* _WHAT TO WORK ON_
1 - In the Hanamikoji review, write out the passage starting at "Players can take" and ending at "couple of times.", swapping in "rival" wherever "opponent" appears.
2 - Answer these questions from the Hanamikoji review:
(a) Under what name was Hanamikoji originally released in Japan?
(b) What range of values do the cards have?
(c) How many points does a player try to reach as the alternative to taking four of seven cards?
3 - Based on the Hanamikoji review, say whether each statement agrees with it. Answer yes or no and quote the deciding words.
(a) The new US version changes the game itself.
(b) Each action is used only once each game.
(c) The reviewer has never seen a game end in the first round.

* _PASSAGE SHOWN_
☆ ☆ ☆
- Designer: Kota Nakayama
- Publisher: Deep Water Games
- Players: 2
- Ages: 10 and Up
- Time: 15 Minutes
- Times Played: > 12
Review written by Chris Wray –
Hanamikoji, which was originally released in Japan under the name 21 Flowers, was in my Top 10 games of 2016. It is a tossup between it and Santorini for my favorite two-player game of the year.
Lorna had done a review of Hanamikoji back in April 2016, but more of us have played since then, and there is a new US version coming out at GenCon 2018 by Deep Water Games. The game itself will be unchanged, but the rulebook has been updated. Also, the box is a little bit larger with no Japanese characters on the box.
Deep Water is taking pre-orders for their new version already, and if you pre-order or pick up at GenCon, you will get a free Promo Geisha card…
At first glance, Hanamikoji’s gameplay looks a lot like Reiner Knizia’s Battle Line. Players compete to either take four of seven cards in a card line, or they try to get to 11 points (which beats getting four cards). The cards range in value from 2-5, and the value on a given card is equal to the number of cards of its kind in the deck.
One card is set aside at the start of the game, players draw up to six, and the game begins.
Players can take one of four actions on their turn:
- Hide a card to be added to the card line at the end of the game,
- Remove two cards from the game,
- Put out three cards, at which time their opponent will pick one, and the player that picked the cards gets the remaining two, or
- Put out two sets of cards, with the opponent picking the first set.
Each action will be used only once each game, so unless the game ends without a winner, there will be eight turns in total. If there isn’t a winner, players take the markers for the cards they won, and they win any ties in the next round.
In most games I play, the game goes to a second round, although I have seen it end in the first round a couple of times.
Thoughts on the Game
The artwork is beautiful, and the gameplay is clever. Hanamikoji is friendly and approachable, and given the simple rules and short play time, I think it would make a perfect “spouse” game.
☆ ☆ ☆
* _EXTRACTED DATA_

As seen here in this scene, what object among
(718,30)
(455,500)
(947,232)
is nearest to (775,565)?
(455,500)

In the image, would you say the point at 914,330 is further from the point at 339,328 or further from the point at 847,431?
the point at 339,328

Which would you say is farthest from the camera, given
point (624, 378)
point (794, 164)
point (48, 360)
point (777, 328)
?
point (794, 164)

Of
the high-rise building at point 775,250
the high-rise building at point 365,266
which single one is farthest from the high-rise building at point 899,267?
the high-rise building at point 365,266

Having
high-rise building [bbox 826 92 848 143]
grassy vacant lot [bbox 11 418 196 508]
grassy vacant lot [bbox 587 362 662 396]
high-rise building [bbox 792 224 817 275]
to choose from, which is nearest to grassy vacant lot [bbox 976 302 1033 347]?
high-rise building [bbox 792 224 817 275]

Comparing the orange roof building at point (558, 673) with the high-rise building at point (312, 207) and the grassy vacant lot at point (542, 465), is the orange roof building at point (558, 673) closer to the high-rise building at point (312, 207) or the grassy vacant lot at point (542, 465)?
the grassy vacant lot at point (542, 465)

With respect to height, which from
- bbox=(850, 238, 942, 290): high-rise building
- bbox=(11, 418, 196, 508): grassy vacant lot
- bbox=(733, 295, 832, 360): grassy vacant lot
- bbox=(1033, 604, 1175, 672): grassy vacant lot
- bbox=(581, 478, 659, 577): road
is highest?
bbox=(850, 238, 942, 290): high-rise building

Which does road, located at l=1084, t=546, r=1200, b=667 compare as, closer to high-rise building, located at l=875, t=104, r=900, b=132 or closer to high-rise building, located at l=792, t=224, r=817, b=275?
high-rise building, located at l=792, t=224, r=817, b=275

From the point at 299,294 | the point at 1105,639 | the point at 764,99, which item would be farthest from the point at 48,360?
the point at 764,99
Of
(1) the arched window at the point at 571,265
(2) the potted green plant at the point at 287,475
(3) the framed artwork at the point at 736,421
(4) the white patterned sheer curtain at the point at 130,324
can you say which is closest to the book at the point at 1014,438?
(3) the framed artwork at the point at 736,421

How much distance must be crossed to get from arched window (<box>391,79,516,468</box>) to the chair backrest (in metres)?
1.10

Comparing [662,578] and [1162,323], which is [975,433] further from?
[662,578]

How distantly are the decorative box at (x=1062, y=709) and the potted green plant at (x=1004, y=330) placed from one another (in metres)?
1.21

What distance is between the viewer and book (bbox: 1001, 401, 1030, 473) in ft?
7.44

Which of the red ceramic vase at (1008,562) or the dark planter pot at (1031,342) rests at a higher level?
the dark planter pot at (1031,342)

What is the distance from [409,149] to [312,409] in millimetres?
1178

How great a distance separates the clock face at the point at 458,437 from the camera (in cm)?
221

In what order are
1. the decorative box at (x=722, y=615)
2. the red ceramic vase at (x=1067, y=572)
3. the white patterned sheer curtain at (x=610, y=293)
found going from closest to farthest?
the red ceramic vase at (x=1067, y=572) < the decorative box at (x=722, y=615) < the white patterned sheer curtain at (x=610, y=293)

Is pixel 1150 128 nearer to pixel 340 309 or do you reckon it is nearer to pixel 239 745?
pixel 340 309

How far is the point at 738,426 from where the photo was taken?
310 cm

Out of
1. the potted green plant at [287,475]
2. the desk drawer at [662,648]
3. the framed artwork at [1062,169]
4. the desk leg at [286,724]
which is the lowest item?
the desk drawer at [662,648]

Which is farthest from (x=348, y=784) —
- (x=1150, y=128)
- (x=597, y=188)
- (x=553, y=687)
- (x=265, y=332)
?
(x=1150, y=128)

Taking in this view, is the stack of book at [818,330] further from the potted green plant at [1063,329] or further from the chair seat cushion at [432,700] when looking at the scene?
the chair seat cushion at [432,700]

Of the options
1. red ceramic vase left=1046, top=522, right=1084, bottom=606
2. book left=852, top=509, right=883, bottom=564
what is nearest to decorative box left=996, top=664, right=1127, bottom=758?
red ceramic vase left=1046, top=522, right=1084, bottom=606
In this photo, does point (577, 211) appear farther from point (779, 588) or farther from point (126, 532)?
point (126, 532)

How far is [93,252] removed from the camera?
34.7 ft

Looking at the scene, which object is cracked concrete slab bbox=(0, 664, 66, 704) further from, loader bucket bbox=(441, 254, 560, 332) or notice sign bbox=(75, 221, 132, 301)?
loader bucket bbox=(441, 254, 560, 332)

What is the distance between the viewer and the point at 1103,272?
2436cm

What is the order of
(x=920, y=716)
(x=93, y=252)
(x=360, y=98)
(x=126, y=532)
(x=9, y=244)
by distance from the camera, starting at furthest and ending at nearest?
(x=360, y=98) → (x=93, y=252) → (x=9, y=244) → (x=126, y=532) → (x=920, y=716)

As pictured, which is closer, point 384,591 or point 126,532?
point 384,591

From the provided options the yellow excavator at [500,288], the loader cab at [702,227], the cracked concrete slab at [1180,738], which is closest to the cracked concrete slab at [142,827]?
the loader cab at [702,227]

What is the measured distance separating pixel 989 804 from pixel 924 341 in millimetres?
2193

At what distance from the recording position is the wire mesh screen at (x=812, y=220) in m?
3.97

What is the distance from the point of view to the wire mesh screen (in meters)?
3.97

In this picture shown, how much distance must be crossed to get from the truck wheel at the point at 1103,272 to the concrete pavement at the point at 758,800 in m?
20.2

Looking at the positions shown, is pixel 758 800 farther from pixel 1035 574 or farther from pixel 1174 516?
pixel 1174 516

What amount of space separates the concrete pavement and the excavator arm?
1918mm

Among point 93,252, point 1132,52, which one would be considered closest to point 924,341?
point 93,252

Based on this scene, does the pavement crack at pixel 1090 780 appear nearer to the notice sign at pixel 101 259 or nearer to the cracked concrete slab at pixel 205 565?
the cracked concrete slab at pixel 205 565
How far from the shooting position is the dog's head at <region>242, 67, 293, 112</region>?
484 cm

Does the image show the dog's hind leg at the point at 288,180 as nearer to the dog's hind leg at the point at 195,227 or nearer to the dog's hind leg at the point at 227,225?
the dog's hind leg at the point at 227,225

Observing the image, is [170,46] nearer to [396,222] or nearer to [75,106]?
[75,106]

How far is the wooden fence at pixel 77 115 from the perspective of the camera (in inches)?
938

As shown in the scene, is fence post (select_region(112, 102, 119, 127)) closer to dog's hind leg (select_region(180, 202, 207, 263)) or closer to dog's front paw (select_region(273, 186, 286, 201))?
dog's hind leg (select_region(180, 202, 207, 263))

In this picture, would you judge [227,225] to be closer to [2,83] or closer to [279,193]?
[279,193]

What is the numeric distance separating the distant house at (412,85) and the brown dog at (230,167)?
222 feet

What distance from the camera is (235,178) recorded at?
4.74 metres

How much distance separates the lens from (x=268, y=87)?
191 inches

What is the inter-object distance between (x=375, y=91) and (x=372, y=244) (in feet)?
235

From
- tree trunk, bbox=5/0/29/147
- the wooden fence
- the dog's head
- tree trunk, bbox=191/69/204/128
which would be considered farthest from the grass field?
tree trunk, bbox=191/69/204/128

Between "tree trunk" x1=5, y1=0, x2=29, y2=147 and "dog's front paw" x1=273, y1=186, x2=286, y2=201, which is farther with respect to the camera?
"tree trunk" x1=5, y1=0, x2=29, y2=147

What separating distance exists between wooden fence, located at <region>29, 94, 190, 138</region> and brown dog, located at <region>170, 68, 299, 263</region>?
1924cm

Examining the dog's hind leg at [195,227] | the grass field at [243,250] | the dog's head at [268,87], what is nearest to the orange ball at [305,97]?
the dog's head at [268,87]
☆ ☆ ☆
* _RESPONSES IN ORDER_
1 -
Players can take one of four actions on their turn:
- Hide a card to be added to the card line at the end of the game,
- Remove two cards from the game,
- Put out three cards, at which time their rival will pick one, and the player that picked the cards gets the remaining two, or
- Put out two sets of cards, with the rival picking the first set.
Each action will be used only once each game, so unless the game ends without a winner, there will be eight turns in total. If there isn’t a winner, players take the markers for the cards they won, and they win any ties in the next round.
In most games I play, the game goes to a second round, although I have seen it end in the first round a couple of times.

2 -
(a) 21 Flowers
(b) 2-5
(c) 11 points

3 -
(a) No: "The game itself will be unchanged"
(b) Yes: "Each action will be used only once each game"
(c) No: "although I have seen it end in the first round a couple of times"